On her left hand, Cheryl wears a gold medical bracelet Norman gave her a couple of years ago. She never takes it off. Like her shop, it’s aesthetic. Like her, the bracelet suggests deeper disorders. When she flipped over the center medallion, four of her diagnoses are listed. She wears the bracelet mostly for her bee allergy and her bariatric bypass surgery.
Cheryl returned to her beading and I returned to mine. After four days, I was almost done. Cheryl said, “Y’know, when you started that, I was unsure. But I like it. I really like it.” Earlier a customer had complimented me. Cheryl had listened.
“Have you ever thought about making key-chains?” I asked her.
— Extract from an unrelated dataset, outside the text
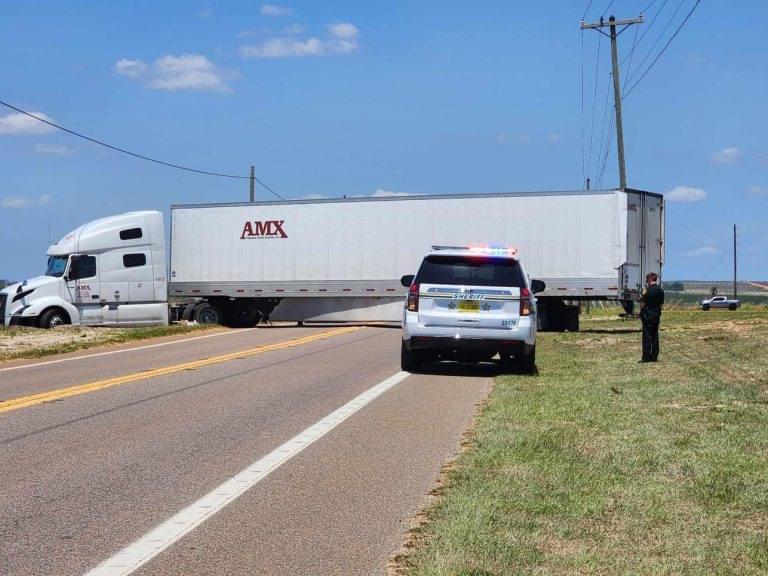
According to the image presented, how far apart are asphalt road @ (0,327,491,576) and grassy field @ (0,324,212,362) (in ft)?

“No... That’s a good idea!” I had become comfortable giving Cheryl advice, from design ideas to business thoughts. “Y’know, when you asked me about my budget, that really made me think. I need one. I need to make a budget.” One afternoon a wholesaler called Cheryl saying they couldn’t complete her order because her debit card was declined. She avoided the problem, not wanting to look at her account. “I’ll let it sit and not worry,” she had said. Now, though, she was listening to me.
“You’ve become part of my creative process too, y’know,” she said.
I stopped threading and wrapped my bracelet around my wrist. Minus the clasps, it was finished. I started collecting my things. “How nice,” Cheryl said. “Just tie some clasps on it at home.”
In my dorm room, I had been watching YouTube video tutorials about different stitches. I was hooked, ready for more projects. I picked up a blue and green necklace she had made and asked her what stitch it was made of. I had been eyeing it all week. “That’s a tubular peyote stitch. I bead it around a plastic straw!”
“It looks hard,” I said.
“Nah — you’re ready. People always forget how to start it. Starting is hard.”
“Yeah. It took me forever to begin this,” I said holding up my “Diamond Brick Stitch Bracelet.” I giggled nervously.
“You have a funny laugh,” Cheryl said.
I said goodbye. Six months from now, Cheryl sees herself as still here, but maybe in a new location on Main Street. “My creative processes will have expanded exponentially — what I have is who I am.”
I caught the last bus out of town. On board, Cody was complaining about the Escalades students drive in Hanover. Sam was talking about his day, the “unbelievable” weather, and stocks. “I’m never home,” Sam said. “I’m always riding the trolley. Isn’t that right, David?” David said nothing. “Gold went down. Silver went up. Good time to sell it. Sell it for junk!” continued Sam.
While getting dinner, I ran into a classmate. “Did you make your earrings?” Madison asked.
“No,” I said. “I made a bracelet.” I reached into my pocket, where I had put it. It wasn’t there. “Oh, it must be in my backpack or somewhere.” Except it wasn’t. I realized I had left my bracelet, beads, and leftover thread on the bus.